Exercise description ::
Starting with the first line of the items and ending with the line that contains "402L408 411H435L443 403L490", put each line into a numbered list and leave out any blank lines.
═════ Materials provided ═════
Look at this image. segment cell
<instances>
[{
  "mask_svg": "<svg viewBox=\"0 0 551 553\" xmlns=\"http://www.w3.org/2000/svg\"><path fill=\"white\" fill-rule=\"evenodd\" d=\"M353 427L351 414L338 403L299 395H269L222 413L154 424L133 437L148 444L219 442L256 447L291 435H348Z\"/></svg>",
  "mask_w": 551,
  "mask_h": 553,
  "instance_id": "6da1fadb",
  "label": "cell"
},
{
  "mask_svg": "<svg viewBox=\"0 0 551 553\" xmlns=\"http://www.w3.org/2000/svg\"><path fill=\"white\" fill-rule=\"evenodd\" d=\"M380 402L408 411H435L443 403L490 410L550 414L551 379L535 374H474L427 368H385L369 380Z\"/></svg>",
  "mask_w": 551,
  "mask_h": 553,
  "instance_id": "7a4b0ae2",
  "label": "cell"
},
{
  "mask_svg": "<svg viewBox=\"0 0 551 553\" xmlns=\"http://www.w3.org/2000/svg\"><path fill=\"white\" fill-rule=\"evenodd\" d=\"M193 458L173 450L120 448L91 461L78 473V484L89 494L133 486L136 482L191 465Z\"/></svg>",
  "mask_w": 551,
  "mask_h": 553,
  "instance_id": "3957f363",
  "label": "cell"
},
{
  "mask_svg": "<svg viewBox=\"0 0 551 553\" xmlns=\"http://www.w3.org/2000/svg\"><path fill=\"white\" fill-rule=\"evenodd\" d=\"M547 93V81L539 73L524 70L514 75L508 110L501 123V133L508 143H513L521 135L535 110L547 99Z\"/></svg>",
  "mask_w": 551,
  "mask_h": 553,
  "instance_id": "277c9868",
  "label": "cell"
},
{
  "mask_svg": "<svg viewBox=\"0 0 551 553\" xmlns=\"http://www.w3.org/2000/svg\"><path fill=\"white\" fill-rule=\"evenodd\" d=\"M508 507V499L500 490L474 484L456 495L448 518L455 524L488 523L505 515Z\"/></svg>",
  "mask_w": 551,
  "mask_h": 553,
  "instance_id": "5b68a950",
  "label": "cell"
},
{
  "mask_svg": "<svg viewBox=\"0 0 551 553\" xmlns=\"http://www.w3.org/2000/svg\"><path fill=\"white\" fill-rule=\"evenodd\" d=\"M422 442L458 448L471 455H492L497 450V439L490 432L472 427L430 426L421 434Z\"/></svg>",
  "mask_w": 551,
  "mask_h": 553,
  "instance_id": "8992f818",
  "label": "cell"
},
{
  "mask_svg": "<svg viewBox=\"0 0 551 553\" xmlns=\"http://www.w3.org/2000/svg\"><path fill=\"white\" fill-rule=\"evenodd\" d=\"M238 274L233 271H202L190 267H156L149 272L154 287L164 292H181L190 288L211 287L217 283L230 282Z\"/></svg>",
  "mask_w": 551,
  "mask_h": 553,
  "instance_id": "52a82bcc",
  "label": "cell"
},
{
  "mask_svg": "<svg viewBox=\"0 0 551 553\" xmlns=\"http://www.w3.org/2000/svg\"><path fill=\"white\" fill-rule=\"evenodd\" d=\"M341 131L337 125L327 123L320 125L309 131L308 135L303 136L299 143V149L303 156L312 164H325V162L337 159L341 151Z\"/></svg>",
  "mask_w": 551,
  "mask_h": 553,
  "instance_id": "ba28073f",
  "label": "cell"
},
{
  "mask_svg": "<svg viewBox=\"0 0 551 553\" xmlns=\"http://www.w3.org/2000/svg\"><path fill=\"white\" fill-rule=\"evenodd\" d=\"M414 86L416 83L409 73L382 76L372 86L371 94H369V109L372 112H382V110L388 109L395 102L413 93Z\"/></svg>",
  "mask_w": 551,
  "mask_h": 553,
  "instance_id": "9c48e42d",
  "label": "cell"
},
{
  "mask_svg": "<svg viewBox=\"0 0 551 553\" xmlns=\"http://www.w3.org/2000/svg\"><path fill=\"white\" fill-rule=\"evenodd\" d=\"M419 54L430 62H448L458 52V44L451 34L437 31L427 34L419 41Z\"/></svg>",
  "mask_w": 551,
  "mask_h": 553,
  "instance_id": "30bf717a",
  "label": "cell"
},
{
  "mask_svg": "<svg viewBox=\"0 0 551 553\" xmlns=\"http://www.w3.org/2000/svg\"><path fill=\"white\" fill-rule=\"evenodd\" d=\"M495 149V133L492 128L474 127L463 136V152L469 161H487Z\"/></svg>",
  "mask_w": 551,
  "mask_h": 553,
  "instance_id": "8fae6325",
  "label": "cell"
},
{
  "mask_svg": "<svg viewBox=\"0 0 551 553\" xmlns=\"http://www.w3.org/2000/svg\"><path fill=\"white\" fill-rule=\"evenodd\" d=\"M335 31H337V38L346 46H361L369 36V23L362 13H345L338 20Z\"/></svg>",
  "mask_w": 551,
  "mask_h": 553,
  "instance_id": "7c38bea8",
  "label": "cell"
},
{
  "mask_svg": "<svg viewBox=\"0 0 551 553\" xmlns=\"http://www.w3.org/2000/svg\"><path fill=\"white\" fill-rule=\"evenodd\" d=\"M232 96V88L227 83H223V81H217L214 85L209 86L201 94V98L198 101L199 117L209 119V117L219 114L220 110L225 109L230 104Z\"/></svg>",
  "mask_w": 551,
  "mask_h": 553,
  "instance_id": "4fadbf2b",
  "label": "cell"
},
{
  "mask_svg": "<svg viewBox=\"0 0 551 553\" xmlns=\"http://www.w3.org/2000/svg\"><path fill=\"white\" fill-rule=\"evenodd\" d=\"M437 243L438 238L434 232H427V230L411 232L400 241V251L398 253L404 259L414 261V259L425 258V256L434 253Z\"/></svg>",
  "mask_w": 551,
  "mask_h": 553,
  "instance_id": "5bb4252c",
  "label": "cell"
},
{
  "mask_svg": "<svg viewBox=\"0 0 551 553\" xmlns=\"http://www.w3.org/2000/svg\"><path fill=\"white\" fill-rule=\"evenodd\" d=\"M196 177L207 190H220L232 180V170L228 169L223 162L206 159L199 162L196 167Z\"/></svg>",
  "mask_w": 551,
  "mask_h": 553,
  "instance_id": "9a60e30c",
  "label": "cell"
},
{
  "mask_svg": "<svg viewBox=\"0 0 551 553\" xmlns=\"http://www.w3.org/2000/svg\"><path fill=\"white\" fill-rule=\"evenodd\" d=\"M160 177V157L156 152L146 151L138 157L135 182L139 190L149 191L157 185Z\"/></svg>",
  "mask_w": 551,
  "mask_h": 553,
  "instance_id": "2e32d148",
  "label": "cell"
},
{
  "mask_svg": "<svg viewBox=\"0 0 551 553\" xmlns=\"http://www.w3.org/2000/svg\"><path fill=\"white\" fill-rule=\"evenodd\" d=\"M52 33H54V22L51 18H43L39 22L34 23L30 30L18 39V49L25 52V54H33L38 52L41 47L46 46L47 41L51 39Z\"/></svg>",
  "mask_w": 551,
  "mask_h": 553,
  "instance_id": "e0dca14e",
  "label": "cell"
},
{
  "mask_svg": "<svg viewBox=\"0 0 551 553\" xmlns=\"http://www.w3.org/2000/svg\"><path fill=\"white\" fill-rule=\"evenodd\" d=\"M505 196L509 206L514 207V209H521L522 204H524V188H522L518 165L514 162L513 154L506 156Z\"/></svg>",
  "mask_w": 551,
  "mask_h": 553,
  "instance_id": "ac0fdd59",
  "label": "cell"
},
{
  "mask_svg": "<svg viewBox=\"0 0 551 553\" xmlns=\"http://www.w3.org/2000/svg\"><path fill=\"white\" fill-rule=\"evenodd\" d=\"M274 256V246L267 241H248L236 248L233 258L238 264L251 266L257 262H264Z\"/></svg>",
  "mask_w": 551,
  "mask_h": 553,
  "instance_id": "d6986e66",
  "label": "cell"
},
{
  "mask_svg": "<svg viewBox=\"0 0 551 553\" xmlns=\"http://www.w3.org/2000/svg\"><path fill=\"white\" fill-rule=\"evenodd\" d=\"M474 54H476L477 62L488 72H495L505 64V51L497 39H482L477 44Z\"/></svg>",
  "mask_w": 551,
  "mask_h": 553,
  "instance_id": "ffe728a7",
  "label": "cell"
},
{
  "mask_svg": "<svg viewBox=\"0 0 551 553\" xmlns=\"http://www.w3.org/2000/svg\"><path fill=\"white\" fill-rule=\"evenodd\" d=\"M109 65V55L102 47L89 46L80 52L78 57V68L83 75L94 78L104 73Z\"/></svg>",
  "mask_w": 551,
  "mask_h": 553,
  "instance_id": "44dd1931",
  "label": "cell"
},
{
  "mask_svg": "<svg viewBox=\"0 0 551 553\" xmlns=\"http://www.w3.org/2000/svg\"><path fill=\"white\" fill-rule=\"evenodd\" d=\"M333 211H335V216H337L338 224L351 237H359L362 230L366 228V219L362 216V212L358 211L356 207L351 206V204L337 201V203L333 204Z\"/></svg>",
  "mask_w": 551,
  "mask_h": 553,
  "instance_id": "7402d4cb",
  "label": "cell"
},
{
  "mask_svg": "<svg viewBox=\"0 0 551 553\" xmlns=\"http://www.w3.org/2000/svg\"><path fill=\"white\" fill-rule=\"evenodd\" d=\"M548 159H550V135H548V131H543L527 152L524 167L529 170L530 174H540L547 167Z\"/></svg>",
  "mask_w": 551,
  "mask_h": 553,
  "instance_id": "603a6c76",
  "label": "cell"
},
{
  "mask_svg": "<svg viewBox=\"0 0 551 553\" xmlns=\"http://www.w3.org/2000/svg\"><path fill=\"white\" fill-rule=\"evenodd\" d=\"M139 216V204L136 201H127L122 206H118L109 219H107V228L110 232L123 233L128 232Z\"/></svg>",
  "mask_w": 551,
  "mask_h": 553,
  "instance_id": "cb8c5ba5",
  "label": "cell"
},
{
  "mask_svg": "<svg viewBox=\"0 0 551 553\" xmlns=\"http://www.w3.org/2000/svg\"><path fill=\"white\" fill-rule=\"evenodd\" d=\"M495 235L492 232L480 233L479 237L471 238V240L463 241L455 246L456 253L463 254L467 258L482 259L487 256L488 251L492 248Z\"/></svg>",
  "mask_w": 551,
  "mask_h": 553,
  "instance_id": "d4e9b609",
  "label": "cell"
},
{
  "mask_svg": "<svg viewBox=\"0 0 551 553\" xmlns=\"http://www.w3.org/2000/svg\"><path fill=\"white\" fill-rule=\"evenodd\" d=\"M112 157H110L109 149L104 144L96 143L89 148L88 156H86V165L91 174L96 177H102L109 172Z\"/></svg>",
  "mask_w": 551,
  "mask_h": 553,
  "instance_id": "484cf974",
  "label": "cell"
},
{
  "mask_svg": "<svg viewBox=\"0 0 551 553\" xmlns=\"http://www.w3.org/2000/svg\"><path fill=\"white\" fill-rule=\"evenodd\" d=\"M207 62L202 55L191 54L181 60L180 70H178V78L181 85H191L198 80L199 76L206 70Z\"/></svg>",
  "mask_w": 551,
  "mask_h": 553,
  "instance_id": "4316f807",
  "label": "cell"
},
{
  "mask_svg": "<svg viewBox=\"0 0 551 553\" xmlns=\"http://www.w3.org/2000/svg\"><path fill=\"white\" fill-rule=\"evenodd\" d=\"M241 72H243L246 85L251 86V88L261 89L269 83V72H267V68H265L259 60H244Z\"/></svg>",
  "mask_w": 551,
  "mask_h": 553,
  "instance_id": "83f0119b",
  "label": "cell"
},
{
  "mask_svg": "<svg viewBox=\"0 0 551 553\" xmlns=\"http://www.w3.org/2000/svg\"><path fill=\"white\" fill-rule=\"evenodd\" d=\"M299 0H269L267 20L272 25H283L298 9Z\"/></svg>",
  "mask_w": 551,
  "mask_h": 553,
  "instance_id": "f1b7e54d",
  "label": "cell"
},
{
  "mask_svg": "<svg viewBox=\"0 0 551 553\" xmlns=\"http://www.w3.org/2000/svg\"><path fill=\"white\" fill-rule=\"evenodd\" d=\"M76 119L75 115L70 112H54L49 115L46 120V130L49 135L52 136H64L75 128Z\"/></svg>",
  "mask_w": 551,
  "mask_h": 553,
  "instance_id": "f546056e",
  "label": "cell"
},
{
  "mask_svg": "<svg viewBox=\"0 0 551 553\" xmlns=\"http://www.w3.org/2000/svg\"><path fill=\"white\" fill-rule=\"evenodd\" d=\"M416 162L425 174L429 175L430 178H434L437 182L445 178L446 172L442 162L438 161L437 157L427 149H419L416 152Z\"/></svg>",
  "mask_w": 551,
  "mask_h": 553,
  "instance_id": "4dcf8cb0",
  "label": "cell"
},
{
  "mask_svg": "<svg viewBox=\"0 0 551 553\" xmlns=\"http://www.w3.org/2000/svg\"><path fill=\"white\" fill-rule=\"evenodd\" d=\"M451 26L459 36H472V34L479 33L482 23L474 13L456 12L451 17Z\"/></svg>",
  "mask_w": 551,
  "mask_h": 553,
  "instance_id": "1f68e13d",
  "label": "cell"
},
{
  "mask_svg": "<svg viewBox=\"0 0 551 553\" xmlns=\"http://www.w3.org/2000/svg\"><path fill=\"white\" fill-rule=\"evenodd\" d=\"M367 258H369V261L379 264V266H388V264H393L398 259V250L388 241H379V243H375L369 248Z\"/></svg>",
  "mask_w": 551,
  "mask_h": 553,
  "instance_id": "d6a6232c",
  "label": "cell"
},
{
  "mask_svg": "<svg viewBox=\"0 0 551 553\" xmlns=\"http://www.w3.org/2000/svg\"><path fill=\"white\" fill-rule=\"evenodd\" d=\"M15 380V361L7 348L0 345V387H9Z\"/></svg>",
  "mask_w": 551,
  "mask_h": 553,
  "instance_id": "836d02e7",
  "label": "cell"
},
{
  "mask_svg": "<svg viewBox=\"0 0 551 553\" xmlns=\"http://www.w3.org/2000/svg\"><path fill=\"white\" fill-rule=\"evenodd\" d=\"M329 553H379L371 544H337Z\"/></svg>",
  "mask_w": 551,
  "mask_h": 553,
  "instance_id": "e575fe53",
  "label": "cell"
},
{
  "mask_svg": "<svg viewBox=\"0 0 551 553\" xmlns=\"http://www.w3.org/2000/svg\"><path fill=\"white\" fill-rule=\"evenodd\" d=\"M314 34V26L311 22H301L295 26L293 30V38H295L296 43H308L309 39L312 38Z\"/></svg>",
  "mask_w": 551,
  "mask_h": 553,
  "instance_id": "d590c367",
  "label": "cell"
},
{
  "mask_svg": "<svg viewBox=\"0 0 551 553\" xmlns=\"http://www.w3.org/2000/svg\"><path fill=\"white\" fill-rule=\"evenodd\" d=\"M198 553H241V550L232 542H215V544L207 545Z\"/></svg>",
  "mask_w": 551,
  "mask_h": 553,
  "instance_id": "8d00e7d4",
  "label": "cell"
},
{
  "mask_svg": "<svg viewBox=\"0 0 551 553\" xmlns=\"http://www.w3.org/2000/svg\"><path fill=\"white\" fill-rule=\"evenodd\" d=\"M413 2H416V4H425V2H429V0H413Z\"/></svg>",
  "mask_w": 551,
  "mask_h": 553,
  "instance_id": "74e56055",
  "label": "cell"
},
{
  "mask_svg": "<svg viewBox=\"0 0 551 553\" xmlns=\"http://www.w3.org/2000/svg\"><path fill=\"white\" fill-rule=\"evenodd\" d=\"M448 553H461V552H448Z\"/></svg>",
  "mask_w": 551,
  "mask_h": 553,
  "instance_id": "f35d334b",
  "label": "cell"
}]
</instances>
═════
Exercise answer ::
1. Look at this image. segment cell
2. <instances>
3. [{
4.   "mask_svg": "<svg viewBox=\"0 0 551 553\" xmlns=\"http://www.w3.org/2000/svg\"><path fill=\"white\" fill-rule=\"evenodd\" d=\"M353 427L351 414L338 403L299 395H269L222 413L154 424L133 437L148 444L219 442L256 447L291 435H348Z\"/></svg>",
5.   "mask_w": 551,
6.   "mask_h": 553,
7.   "instance_id": "6da1fadb",
8.   "label": "cell"
9. },
10. {
11.   "mask_svg": "<svg viewBox=\"0 0 551 553\" xmlns=\"http://www.w3.org/2000/svg\"><path fill=\"white\" fill-rule=\"evenodd\" d=\"M380 402L408 411H435L443 403L490 410L550 414L551 379L535 374H474L427 368H385L369 380Z\"/></svg>",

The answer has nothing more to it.